- _Exercise instructions_: Would you please write out each entry that follows, exactly as written?

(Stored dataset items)
☆ ☆ ☆ ☆ ☆ ☆ ☆

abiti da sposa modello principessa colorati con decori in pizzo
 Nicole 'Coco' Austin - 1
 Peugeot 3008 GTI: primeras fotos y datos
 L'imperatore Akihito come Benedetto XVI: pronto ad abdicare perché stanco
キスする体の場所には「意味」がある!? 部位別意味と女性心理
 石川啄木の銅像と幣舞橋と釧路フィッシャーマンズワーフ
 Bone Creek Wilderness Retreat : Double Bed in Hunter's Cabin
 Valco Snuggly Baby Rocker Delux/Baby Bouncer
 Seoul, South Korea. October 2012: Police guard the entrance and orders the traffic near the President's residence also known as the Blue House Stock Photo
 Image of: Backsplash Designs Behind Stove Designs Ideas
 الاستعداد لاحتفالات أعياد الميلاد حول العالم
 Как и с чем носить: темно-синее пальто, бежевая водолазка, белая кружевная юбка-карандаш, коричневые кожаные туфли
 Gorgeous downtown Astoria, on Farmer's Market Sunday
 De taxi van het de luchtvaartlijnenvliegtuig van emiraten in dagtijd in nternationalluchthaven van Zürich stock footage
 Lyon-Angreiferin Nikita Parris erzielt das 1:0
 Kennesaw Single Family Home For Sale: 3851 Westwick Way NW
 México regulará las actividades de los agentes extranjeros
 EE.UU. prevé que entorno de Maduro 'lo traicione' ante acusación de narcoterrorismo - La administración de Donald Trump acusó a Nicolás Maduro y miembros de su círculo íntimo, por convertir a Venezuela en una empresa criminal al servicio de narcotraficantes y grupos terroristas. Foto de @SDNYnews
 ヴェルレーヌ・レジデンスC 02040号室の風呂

☆ ☆ ☆ ☆ ☆ ☆ ☆

- _Written response_:
abiti da sposa modello principessa colorati con decori in pizzo
 Nicole 'Coco' Austin - 1
 Peugeot 3008 GTI: primeras fotos y datos
 L'imperatore Akihito come Benedetto XVI: pronto ad abdicare perché stanco
キスする体の場所には「意味」がある!? 部位別意味と女性心理
 石川啄木の銅像と幣舞橋と釧路フィッシャーマンズワーフ
 Bone Creek Wilderness Retreat : Double Bed in Hunter's Cabin
 Valco Snuggly Baby Rocker Delux/Baby Bouncer
 Seoul, South Korea. October 2012: Police guard the entrance and orders the traffic near the President's residence also known as the Blue House Stock Photo
 Image of: Backsplash Designs Behind Stove Designs Ideas
 الاستعداد لاحتفالات أعياد الميلاد حول العالم
 Как и с чем носить: темно-синее пальто, бежевая водолазка, белая кружевная юбка-карандаш, коричневые кожаные туфли
 Gorgeous downtown Astoria, on Farmer's Market Sunday
 De taxi van het de luchtvaartlijnenvliegtuig van emiraten in dagtijd in nternationalluchthaven van Zürich stock footage
 Lyon-Angreiferin Nikita Parris erzielt das 1:0
 Kennesaw Single Family Home For Sale: 3851 Westwick Way NW
 México regulará las actividades de los agentes extranjeros
 EE.UU. prevé que entorno de Maduro 'lo traicione' ante acusación de narcoterrorismo - La administración de Donald Trump acusó a Nicolás Maduro y miembros de su círculo íntimo, por convertir a Venezuela en una empresa criminal al servicio de narcotraficantes y grupos terroristas. Foto de @SDNYnews
 ヴェルレーヌ・レジデンスC 02040号室の風呂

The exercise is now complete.